[Start Record list]
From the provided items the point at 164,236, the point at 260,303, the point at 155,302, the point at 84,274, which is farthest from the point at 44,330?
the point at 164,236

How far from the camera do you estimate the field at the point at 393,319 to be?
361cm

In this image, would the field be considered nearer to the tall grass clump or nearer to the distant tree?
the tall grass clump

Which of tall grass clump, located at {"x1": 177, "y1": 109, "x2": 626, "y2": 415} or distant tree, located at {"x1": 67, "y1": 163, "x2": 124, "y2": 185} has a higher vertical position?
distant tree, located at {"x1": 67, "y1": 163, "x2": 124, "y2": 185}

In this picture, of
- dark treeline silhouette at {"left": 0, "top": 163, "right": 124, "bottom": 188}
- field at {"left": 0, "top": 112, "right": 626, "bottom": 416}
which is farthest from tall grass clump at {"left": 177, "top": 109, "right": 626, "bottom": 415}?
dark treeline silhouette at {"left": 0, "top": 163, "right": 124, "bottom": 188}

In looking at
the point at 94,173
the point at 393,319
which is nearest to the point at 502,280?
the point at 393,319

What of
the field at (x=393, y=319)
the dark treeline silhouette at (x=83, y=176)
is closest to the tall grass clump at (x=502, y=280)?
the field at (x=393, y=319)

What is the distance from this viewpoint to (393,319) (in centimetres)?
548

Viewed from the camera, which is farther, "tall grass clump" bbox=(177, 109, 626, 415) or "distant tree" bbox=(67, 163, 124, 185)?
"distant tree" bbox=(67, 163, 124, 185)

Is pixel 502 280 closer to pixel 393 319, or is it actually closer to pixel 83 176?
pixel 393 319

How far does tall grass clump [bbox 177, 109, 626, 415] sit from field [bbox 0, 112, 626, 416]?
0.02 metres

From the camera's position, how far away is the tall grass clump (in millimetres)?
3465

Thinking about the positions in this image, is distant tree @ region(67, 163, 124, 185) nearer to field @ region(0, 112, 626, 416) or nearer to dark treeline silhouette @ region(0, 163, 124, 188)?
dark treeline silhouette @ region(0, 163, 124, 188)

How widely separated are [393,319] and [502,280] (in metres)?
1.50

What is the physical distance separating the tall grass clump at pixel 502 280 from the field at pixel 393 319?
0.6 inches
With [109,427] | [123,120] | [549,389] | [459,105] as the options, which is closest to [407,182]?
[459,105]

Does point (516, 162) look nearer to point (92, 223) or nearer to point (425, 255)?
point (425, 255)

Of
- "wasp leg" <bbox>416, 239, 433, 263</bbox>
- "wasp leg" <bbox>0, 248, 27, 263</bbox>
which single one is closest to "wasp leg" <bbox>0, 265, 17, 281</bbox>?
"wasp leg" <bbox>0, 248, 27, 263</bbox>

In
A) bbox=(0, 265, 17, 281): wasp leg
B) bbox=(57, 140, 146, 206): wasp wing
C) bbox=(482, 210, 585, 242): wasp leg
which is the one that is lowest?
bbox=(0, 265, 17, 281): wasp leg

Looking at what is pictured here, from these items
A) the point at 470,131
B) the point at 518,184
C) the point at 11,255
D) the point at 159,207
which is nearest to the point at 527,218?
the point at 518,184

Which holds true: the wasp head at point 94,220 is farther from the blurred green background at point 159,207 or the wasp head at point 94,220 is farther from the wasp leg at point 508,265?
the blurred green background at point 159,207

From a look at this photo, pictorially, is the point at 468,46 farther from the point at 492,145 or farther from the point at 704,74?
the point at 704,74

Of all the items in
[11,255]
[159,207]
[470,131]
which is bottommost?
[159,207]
[End Record list]
> Brief: Copy every line of the material above word for word, keeping the original order and line breaks.

> Solution to this exercise:
From the provided items the point at 164,236, the point at 260,303, the point at 155,302, the point at 84,274, which is farthest from the point at 44,330?
the point at 164,236

How far from the camera do you estimate the field at the point at 393,319 to be?
361cm

In this image, would the field be considered nearer to the tall grass clump or nearer to the distant tree?
the tall grass clump

Which of tall grass clump, located at {"x1": 177, "y1": 109, "x2": 626, "y2": 415} or distant tree, located at {"x1": 67, "y1": 163, "x2": 124, "y2": 185} has a higher vertical position?
distant tree, located at {"x1": 67, "y1": 163, "x2": 124, "y2": 185}

In this picture, of
- dark treeline silhouette at {"left": 0, "top": 163, "right": 124, "bottom": 188}
- field at {"left": 0, "top": 112, "right": 626, "bottom": 416}
which is farthest from tall grass clump at {"left": 177, "top": 109, "right": 626, "bottom": 415}?
dark treeline silhouette at {"left": 0, "top": 163, "right": 124, "bottom": 188}

In looking at
the point at 94,173
the point at 393,319
which is nearest to the point at 502,280?
the point at 393,319

What of
the field at (x=393, y=319)
the dark treeline silhouette at (x=83, y=176)
is closest to the tall grass clump at (x=502, y=280)?
the field at (x=393, y=319)

What is the distance from this viewpoint to (393,319) (in centimetres)?
548

Viewed from the camera, which is farther, "tall grass clump" bbox=(177, 109, 626, 415) or "distant tree" bbox=(67, 163, 124, 185)?
"distant tree" bbox=(67, 163, 124, 185)

Is pixel 502 280 closer to pixel 393 319, or is it actually closer to pixel 83 176?
pixel 393 319

How far does tall grass clump [bbox 177, 109, 626, 415] sit from field [bbox 0, 112, 626, 416]?
0.02 metres

From the camera's position, how far away is the tall grass clump (in millimetres)?
3465

Thinking about the positions in this image, is distant tree @ region(67, 163, 124, 185) nearer to field @ region(0, 112, 626, 416) or nearer to dark treeline silhouette @ region(0, 163, 124, 188)?
dark treeline silhouette @ region(0, 163, 124, 188)

How widely separated are [393,319] and [502,280] (in metres)?
1.50

What is the physical distance separating the tall grass clump at pixel 502 280 from the field at pixel 393 319?
0.6 inches
With [109,427] | [123,120] | [549,389] | [459,105] as the options, which is closest to [407,182]?
[459,105]

Does point (516, 162) look nearer to point (92, 223) or nearer to point (425, 255)?
point (425, 255)

Of
- "wasp leg" <bbox>416, 239, 433, 263</bbox>
- "wasp leg" <bbox>0, 248, 27, 263</bbox>
which single one is closest to "wasp leg" <bbox>0, 265, 17, 281</bbox>?
"wasp leg" <bbox>0, 248, 27, 263</bbox>

In
A) bbox=(0, 265, 17, 281): wasp leg
B) bbox=(57, 140, 146, 206): wasp wing
C) bbox=(482, 210, 585, 242): wasp leg
which is the one that is lowest?
bbox=(0, 265, 17, 281): wasp leg

Looking at what is pictured here, from these items
A) the point at 470,131
B) the point at 518,184
C) the point at 11,255
D) the point at 159,207
which is nearest to the point at 527,218?
the point at 518,184

Which holds true: the wasp head at point 94,220 is farther from the blurred green background at point 159,207 or the wasp head at point 94,220 is farther from the wasp leg at point 508,265?
the blurred green background at point 159,207

From a look at this photo, pictorially, is the point at 468,46 farther from the point at 492,145 or farther from the point at 704,74?
the point at 704,74

Of all the items in
[11,255]
[159,207]
[470,131]
which is bottommost?
[159,207]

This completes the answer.